Continuity and radical change: the Swiss monetary policy and its environment

Jean-Pierre Roth, Vice Chairman of the Governing Board

Economic Forum, Winterthur, 20 January 2000, 20.01.2000

The environment in which the Swiss National operates has changed dramatically during the last few years. It is characterised by liberalisation, deregulation and an ever-increasing global interconnection. The resultant fundamental changes have affected both the product markets and the financial markets, with the changes in the financial markets having been even more dynamic. There is good reason to assume that this process will continue in the years to come or that it will even be more pronounced.

In addition to this general trend, a significant change has also taken place in Switzerland's concrete monetary environment. It is just over a year now since the euro was launched in our neighbouring countries. The introduction of the single European currency poses a significant challenge for Switzerland in that our currency and our economy operate in a European environment that has become radically different.

In terms of economic policy, the growing international integration means that the short-term development of an economy can now be steered to an even lesser degree than in the past.
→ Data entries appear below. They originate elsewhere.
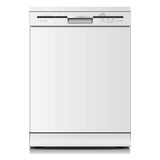 immagine-1-midea-lavastoviglie-a-libera-installazione-midea-mfd60s121w-it-12-coperti-classe-e-a845xl60xp598-bianco-ean-6939962613086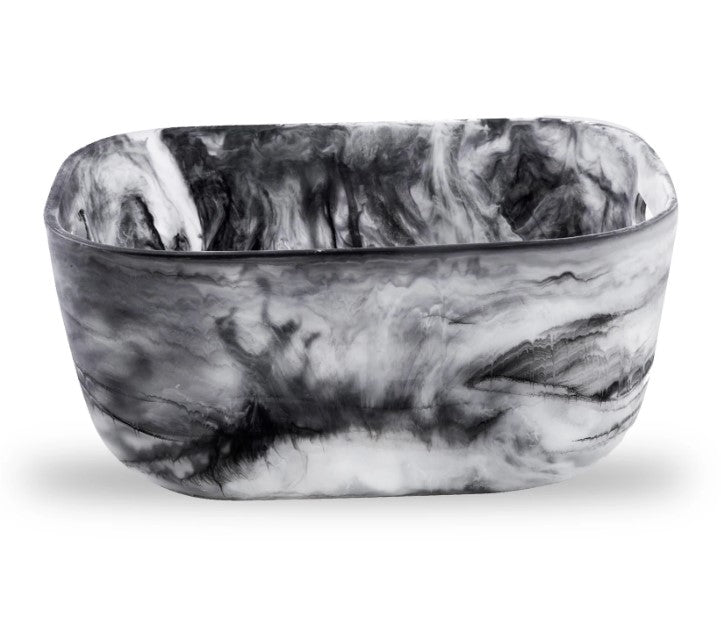 Resinware Handcrafted Party Bucket | 15.7in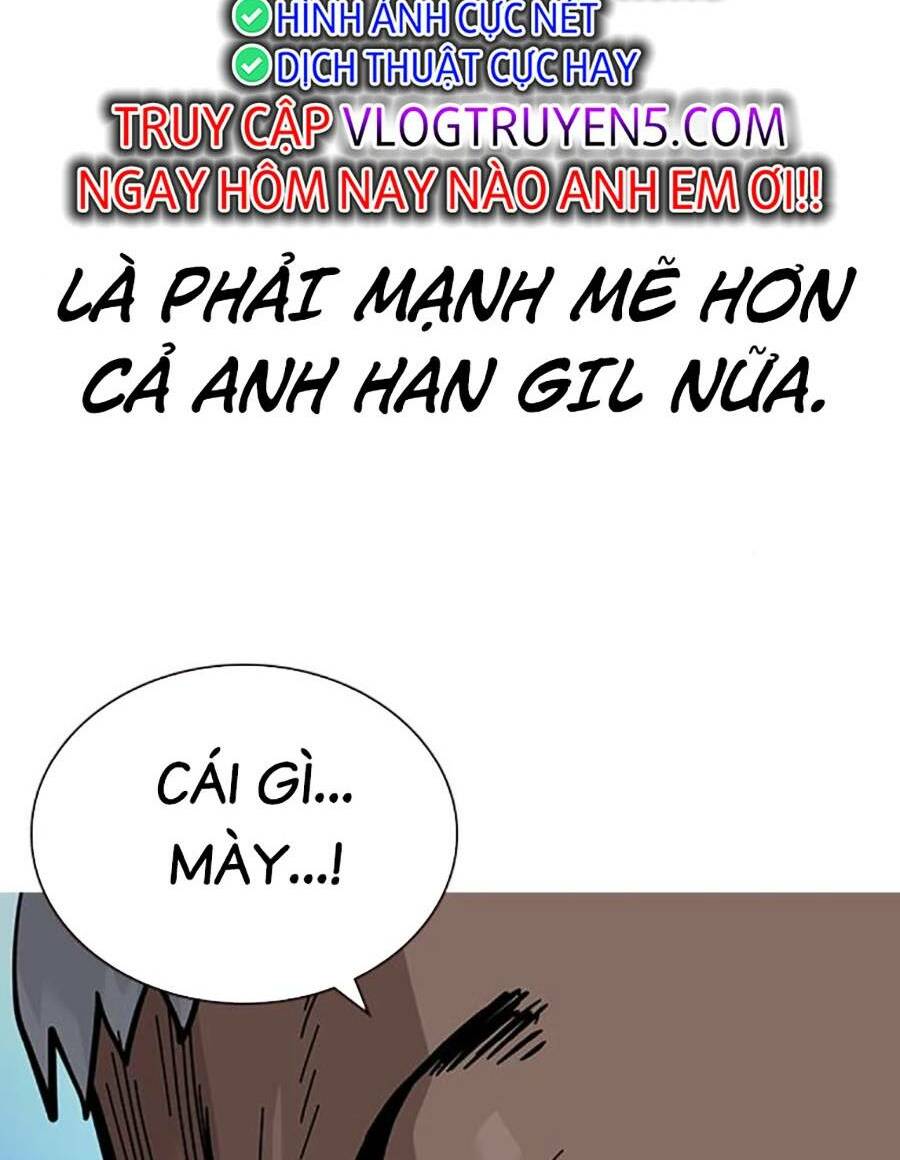 Để Có Thể Sống Sót - Chapter 107 - Page 53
Favourable conditions are more important today than ever for a country to hold its own amid tougher global competition. By pursuing a policy geared toward monetary stability, the National Bank makes the best contribution for our country to prosper in the long term. In an environment where changes occur almost on a daily basis, price stability is an especially important constant factor.

Price stability can best be guaranteed if the central bank is able to act free from political pressures and if it is not confined by the constraints of a fixed exchange rate. These preconditions are currently present in Switzerland. At the same time, however, the changes in the context of monetary policy call for certain adjustments in its concrete implementation. In our new monetary policy concept, the increased transparency stands out. By publishing an inflation forecast and setting a target range for the three-month rate, we are breaking new ground, thereby meeting the demands of the market for a more efficient communication of our assessments and intentions. By embracing these innovations, we also take a certain risk. It remains to be seen how the market will deal with this new information situation. The National Bank, however, is confident that the new concept will prove to be successful in practice.